Recorded data:
----------

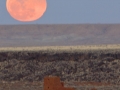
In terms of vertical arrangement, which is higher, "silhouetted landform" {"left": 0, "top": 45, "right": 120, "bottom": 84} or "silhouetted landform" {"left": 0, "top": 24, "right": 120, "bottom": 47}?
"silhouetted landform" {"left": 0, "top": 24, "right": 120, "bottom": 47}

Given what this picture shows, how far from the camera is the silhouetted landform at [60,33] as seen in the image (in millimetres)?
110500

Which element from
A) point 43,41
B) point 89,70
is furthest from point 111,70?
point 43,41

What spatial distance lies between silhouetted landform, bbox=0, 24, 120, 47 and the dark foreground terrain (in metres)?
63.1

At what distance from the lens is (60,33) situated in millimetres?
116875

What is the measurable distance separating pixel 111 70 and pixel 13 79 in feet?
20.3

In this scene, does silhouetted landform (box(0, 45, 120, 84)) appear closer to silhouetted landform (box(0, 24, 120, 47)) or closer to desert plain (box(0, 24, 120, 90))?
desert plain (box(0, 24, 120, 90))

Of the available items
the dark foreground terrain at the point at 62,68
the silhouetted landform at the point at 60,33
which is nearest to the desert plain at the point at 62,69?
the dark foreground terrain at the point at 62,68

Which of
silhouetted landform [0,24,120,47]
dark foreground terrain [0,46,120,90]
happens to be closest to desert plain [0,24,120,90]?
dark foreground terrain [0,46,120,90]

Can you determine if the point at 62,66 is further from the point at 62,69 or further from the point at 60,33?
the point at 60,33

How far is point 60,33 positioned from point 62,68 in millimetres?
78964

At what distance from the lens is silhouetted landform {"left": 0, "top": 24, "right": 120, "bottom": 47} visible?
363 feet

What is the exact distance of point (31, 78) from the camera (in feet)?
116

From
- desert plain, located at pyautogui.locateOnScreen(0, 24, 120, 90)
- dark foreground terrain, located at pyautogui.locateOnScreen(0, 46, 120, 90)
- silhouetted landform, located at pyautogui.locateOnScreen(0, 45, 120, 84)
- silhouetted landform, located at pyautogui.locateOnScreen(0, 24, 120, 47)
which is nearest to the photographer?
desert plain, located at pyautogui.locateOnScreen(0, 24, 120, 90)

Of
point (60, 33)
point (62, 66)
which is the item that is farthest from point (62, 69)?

----------

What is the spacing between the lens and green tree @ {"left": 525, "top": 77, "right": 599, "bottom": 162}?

----------

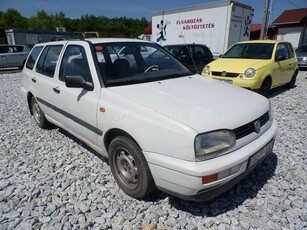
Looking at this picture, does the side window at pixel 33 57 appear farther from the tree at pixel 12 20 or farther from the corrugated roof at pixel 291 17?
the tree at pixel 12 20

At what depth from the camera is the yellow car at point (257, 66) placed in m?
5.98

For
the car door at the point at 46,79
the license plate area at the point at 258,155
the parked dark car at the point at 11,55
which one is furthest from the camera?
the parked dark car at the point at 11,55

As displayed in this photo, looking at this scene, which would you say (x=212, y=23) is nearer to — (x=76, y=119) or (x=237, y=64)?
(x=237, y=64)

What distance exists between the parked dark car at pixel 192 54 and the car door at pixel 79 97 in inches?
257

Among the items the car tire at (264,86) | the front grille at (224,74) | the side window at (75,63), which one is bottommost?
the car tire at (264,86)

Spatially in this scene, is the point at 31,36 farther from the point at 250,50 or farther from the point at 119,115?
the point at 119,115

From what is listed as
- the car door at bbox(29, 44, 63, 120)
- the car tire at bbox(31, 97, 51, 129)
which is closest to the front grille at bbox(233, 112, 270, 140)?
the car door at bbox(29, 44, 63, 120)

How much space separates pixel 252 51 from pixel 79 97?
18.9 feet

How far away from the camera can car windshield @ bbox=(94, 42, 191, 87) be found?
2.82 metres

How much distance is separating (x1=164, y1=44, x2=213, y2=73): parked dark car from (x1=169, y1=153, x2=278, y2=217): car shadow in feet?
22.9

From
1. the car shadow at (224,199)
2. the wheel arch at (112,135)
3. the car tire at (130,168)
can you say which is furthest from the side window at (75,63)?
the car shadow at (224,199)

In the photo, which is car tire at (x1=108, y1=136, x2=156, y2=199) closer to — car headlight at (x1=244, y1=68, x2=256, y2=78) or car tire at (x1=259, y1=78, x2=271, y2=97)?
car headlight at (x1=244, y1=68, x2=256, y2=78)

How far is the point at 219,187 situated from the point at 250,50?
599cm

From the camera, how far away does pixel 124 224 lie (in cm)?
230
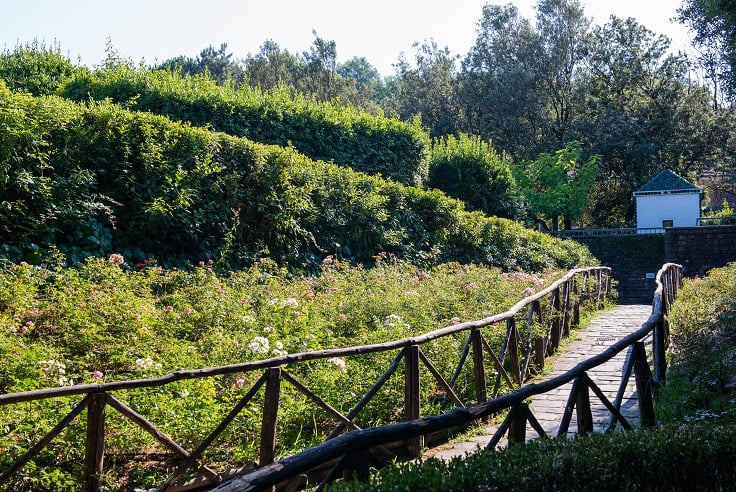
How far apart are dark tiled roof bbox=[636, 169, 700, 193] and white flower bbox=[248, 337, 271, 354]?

----------

Work required:
Lay out the records from the line containing "In the photo, which" through the line containing "How far apart", inclusive, as a Markdown table with the columns No. and Line. Number each row, skip blank lines, and leave out the pictures.

Written solution:
| No. | Line |
|---|---|
| 1 | In the photo, which is car tire at (x1=108, y1=136, x2=156, y2=199) closer to — car headlight at (x1=244, y1=68, x2=256, y2=78) or car tire at (x1=259, y1=78, x2=271, y2=97)? |
| 2 | car headlight at (x1=244, y1=68, x2=256, y2=78) |
| 3 | How far is the point at 219,187 situated from the point at 250,50? |
| 4 | 599cm |
| 5 | From the camera, how far away does pixel 124 224 lie (in cm)? |
| 6 | 230 |
| 7 | How far apart are dark tiled roof bbox=[636, 169, 700, 193] and white flower bbox=[248, 337, 271, 354]? |